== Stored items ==
::::::::

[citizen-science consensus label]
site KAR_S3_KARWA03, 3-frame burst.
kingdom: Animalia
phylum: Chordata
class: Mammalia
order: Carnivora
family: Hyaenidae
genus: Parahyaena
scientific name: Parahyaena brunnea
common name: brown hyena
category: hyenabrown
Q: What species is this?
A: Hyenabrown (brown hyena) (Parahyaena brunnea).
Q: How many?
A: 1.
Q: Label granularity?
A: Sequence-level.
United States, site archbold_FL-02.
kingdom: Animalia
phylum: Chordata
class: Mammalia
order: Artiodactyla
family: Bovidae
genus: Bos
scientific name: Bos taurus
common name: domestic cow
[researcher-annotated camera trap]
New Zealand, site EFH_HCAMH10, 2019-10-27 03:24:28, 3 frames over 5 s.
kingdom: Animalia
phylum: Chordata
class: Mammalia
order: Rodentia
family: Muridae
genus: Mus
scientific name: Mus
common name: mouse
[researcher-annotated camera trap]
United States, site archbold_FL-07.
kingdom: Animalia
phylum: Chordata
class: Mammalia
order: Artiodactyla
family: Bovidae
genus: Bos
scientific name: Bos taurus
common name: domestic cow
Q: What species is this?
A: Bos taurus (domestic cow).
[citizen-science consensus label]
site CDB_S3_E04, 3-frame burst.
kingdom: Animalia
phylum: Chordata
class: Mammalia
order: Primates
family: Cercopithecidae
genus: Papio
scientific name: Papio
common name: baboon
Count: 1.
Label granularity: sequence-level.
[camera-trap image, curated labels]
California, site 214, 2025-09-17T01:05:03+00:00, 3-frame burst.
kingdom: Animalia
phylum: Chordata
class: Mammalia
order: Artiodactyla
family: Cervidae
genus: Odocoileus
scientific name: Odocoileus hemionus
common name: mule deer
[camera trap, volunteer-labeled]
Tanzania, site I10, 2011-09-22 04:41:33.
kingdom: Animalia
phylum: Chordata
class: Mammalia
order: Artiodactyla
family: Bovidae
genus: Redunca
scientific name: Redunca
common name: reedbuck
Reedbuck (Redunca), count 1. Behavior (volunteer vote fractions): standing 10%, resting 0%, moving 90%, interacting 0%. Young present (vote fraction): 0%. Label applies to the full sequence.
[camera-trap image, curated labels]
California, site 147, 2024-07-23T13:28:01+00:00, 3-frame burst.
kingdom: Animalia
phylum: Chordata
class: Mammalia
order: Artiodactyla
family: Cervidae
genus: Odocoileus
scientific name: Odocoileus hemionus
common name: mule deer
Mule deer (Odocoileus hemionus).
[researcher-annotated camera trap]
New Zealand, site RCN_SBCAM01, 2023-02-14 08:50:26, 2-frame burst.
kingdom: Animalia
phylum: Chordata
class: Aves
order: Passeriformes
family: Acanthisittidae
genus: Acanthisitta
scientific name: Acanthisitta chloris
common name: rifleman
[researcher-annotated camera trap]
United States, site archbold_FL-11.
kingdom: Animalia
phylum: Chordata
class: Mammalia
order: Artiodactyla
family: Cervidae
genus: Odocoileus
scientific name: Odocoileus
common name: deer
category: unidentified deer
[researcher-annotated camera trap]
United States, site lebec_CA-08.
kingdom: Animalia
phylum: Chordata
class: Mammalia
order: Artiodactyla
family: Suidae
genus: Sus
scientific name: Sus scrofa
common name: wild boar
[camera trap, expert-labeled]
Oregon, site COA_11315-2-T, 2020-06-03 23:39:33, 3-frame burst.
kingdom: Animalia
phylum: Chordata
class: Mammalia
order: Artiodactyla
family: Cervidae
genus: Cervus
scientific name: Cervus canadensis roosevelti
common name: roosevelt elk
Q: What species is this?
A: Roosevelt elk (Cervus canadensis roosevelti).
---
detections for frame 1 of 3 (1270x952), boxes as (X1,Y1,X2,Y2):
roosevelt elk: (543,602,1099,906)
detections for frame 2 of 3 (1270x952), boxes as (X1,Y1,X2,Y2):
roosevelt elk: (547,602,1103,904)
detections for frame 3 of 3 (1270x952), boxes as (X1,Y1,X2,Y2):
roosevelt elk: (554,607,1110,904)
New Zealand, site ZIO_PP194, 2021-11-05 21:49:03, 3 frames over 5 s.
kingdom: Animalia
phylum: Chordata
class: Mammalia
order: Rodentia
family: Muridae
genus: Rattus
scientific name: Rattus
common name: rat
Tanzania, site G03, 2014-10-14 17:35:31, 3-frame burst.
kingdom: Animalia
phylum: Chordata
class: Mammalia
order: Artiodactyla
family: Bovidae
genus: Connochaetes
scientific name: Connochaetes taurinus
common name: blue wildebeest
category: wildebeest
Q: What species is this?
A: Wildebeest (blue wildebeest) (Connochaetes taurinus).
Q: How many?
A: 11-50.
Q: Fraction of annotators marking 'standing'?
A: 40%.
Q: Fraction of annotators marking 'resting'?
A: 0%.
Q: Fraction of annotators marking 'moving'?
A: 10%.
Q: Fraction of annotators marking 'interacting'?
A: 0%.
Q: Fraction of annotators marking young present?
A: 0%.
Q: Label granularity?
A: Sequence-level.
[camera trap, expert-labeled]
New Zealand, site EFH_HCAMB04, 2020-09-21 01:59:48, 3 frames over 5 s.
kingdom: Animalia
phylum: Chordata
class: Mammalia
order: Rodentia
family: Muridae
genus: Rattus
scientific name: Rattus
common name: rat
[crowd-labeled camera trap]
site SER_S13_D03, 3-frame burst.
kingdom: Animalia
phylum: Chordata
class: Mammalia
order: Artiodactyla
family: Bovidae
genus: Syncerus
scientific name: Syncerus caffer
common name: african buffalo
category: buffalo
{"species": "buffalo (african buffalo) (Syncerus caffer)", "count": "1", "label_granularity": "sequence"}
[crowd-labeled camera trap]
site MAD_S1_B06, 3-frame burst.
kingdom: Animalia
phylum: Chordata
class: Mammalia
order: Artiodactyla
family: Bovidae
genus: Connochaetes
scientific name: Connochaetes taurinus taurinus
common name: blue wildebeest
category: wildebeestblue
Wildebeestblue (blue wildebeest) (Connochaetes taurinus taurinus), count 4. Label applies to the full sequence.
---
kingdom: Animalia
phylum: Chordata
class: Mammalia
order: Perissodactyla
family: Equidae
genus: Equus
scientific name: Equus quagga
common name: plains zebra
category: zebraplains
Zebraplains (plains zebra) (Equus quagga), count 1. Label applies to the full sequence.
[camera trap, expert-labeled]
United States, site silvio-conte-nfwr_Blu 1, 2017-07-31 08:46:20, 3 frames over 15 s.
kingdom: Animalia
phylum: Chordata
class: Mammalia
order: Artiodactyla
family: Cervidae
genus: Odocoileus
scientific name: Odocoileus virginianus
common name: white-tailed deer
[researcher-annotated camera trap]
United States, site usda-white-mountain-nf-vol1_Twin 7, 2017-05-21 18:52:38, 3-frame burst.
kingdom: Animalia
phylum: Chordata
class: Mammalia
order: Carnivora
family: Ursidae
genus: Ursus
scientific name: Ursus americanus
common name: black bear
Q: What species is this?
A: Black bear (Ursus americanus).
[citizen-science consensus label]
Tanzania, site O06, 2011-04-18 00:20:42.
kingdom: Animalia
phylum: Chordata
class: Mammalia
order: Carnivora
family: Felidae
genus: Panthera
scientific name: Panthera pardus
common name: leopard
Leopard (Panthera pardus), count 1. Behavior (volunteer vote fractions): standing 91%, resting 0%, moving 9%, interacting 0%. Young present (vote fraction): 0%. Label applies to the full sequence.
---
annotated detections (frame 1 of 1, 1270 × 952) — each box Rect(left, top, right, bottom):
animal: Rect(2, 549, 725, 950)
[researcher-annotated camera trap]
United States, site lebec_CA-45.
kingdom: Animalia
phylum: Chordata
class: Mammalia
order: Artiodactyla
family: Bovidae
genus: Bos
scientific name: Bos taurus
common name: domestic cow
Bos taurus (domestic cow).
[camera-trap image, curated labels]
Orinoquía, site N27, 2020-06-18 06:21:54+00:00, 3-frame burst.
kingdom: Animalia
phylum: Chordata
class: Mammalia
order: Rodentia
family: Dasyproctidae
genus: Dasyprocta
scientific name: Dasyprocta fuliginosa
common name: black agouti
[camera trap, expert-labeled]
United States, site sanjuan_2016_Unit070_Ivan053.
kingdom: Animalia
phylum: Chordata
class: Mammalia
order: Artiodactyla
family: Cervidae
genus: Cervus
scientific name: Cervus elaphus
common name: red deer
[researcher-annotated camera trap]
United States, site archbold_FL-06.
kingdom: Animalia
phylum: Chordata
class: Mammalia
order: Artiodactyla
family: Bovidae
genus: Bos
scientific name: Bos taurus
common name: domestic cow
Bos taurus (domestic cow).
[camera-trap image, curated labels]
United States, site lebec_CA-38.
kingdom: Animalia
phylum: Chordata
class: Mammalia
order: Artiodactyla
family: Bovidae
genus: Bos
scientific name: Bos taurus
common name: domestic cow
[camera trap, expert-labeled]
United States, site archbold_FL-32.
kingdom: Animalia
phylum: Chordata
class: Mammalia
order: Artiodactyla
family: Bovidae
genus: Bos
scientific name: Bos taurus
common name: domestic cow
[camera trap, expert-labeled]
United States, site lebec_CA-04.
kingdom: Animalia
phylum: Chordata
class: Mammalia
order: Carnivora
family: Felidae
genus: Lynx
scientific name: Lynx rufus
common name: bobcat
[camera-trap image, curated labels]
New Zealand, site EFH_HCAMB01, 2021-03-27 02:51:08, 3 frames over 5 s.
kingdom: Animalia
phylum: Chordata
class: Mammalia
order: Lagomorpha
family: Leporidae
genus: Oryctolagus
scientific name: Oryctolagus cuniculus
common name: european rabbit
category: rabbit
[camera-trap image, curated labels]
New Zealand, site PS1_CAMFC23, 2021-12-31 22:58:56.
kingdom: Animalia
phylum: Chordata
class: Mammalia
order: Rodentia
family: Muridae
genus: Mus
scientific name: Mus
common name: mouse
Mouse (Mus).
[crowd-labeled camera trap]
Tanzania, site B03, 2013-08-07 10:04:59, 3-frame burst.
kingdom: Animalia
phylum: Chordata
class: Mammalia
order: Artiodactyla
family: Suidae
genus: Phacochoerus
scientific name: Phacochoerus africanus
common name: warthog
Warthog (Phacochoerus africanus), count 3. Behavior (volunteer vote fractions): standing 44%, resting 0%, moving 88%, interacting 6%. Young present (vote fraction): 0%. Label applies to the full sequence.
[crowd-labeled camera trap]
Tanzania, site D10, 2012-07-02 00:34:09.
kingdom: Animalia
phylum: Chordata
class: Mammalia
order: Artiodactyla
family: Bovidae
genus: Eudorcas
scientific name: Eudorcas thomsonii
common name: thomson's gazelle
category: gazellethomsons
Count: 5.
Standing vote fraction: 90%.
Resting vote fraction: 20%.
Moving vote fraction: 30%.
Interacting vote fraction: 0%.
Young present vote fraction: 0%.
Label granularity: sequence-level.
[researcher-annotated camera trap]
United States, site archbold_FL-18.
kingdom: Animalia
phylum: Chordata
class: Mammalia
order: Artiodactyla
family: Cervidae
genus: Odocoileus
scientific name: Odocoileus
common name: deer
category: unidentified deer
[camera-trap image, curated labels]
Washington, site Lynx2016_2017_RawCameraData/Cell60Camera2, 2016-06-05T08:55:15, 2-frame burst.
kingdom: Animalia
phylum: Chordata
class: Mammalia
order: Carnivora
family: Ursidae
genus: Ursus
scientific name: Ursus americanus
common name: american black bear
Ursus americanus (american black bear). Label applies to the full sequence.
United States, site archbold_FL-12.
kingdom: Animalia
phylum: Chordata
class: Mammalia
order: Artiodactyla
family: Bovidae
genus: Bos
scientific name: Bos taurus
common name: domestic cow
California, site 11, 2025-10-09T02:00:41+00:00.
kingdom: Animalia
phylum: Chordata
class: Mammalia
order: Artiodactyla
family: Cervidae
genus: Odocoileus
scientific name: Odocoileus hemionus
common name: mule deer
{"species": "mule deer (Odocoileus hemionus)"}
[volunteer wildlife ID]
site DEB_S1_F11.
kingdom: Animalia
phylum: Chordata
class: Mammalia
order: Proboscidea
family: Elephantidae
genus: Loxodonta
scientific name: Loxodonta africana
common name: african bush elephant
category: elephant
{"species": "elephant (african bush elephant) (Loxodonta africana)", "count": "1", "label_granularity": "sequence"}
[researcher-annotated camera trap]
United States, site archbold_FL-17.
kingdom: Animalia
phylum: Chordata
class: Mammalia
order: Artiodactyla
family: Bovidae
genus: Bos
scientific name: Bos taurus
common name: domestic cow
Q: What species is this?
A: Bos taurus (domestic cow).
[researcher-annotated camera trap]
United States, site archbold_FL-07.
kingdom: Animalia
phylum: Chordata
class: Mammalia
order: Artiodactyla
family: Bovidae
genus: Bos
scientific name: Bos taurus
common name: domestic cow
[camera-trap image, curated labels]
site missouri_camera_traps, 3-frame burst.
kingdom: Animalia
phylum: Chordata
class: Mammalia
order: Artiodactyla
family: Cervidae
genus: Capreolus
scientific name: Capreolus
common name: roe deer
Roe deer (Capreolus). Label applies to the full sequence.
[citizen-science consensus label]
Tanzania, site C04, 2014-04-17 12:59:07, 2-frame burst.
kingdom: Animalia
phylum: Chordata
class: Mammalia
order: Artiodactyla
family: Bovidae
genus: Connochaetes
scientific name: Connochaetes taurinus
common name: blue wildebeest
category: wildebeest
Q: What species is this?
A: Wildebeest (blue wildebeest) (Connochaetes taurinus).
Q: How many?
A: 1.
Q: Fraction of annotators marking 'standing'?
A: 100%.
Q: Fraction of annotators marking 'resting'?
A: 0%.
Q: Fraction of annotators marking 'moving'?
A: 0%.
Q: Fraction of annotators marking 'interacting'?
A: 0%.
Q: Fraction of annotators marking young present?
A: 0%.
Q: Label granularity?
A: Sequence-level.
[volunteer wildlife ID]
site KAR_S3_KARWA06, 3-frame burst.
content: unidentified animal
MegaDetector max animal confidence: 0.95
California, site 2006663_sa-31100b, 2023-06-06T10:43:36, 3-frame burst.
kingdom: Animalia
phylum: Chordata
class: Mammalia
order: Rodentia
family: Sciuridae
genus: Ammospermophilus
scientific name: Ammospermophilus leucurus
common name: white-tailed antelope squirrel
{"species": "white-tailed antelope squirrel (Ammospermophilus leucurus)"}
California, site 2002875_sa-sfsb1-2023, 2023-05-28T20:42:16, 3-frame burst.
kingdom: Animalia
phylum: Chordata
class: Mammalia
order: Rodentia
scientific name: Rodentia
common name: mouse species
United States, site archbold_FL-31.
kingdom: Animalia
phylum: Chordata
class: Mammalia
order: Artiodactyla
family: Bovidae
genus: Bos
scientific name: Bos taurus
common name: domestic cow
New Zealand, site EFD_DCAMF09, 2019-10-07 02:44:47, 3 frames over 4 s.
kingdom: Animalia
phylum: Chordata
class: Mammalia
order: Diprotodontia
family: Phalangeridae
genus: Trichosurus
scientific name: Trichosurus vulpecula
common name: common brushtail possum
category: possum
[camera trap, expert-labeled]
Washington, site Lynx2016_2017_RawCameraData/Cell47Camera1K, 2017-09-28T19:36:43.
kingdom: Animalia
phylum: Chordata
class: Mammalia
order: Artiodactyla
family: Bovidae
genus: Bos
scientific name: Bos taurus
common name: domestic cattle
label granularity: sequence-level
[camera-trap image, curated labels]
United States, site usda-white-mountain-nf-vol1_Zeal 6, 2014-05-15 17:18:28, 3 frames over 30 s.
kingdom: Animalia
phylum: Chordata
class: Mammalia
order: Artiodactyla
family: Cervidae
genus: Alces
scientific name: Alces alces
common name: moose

::::::::

Nothing but the lines above from the one containing "genus: Lynx" through the one containing "scientific name: Oryctolagus cuniculus" should appear in the answer, each repeated exactly.

== Task solution ==
genus: Lynx
scientific name: Lynx rufus
common name: bobcat
[camera-trap image, curated labels]
New Zealand, site EFH_HCAMB01, 2021-03-27 02:51:08, 3 frames over 5 s.
kingdom: Animalia
phylum: Chordata
class: Mammalia
order: Lagomorpha
family: Leporidae
genus: Oryctolagus
scientific name: Oryctolagus cuniculus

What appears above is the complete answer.